A controversy has been raging at GVR for about six weeks over whether GVR has a cash surplus from 2018 available to distribute to the Initiatives Reserve.
Having had a long career as a chief financial officer, I’ve been trying to offer assistance to the Fiscal Affairs Committee in this quest, but have not been allowed to speak at FAC meetings or work sessions. President Charles Sieck’s piece in GVRNow! further confuses the issue. Therefore, I share my understanding of the accounting concepts with the community to promote widespread understanding.
The controversy revolves around the definitions of Net Assets (per the Statement of Financial Position), Change in Net Assets (per the Statement of Activities) and cash. Neither Net Assets nor the Change in Net Assets represents spendable cash.
Net Assets on the Statement of Financial Position (Balance Sheet in the for-profit world) is the current value of all assets owned by the corporation. An increase in Net Assets is not spendable cash. Compare it to your home. Say you bought your house for $200,000 and now it is worth $230,000. You have a gain of $30,000. Can you spend it? No, not unless you sell your house. In the same way, GVR cannot spend the $494,560 that Net Total Assets increased in 2018.
Change in Net Assets on the Statement of Activities is the nonprofit version of profit or loss, which GVR’s Finance Department has been calling surplus or deficit (probably to avoid confusion with the Statement of Financial Position). This is an indication of operating performance according to particular accounting guidelines (GAAP). GVR did have an operating surplus of $495,163. But this is also not spendable cash.
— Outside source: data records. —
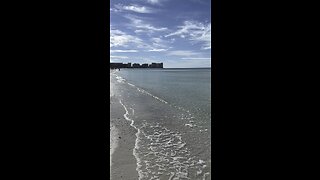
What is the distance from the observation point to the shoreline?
3949 mm

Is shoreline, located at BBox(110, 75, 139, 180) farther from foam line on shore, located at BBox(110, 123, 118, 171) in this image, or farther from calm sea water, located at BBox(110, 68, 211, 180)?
calm sea water, located at BBox(110, 68, 211, 180)

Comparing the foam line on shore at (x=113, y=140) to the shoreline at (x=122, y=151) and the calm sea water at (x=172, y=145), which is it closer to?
the shoreline at (x=122, y=151)

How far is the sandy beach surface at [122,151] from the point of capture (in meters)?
3.95

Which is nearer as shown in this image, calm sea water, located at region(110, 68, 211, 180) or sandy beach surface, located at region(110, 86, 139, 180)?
sandy beach surface, located at region(110, 86, 139, 180)

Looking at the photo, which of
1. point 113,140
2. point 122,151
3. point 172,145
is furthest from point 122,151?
point 172,145
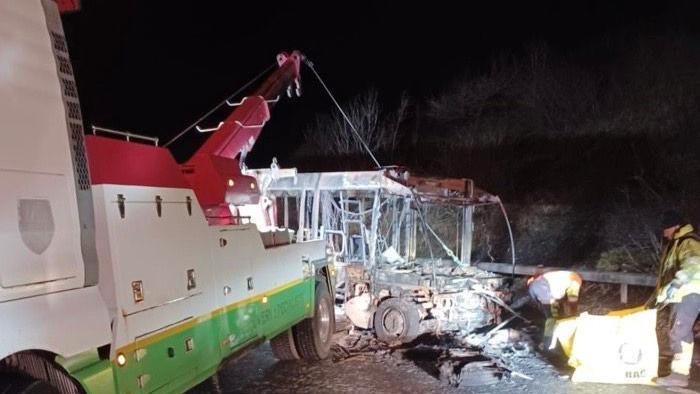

In order to find out how much cash was actually left over from 2018, you start with the net surplus and add back depreciation, which is required to be included as an expense on the Statement of Activities but does not use any cash, plus the unrealized loss of $254,464 on investments, which also did not use any cash. (Please note, in 2018 this was a loss, not a gain as in previous years.) This brings the cash surplus subtotal to $2,235,568. But this is still not spendable cash.
Now we have to subtract the money that was spent on asset purchases (they use cash but are reported on the Statement of Financial Position, not the Statement of Activities), $1,414,545, and cash that was transferred to the MR&R Reserve during the year, $940,003 (also on the Statement of Financial Position). Now the net cash is a deficit of $118,980. But there is still more to do! This amount includes investment income of $208,659 which must be subtracted because it is from restricted accounts and the income must be allocated to those accounts.
So, the total net cash is a deficit of $327,639.
That means that GVR spent $327,639 more than it received in 2018. Just as David Webster explained to the Fiscal Affairs Committee. And, I suspect, just as Rich Hill explained to a small subset of the Fiscal Affairs Committee.
The answer is: Yes, GVR’s assets increased by $494,560, and yes, GVR had a $495,163 profit in 2018, and yes, GVR overspent its income by $327,639 and no, there is no money available to be allocated to the Initiatives Reserve account.
If the Board continues to talk about moving nonexistent 2018 cash into a reserve account, or spending money to get yet another explanation of basic accounting principles, members are going to start thinking this whole controversy is not so much a matter of not understanding the financial reports, but defamation of the staff and an attempt to weaken GVR’s financial position.
Nina Campfield is a former GVR board director.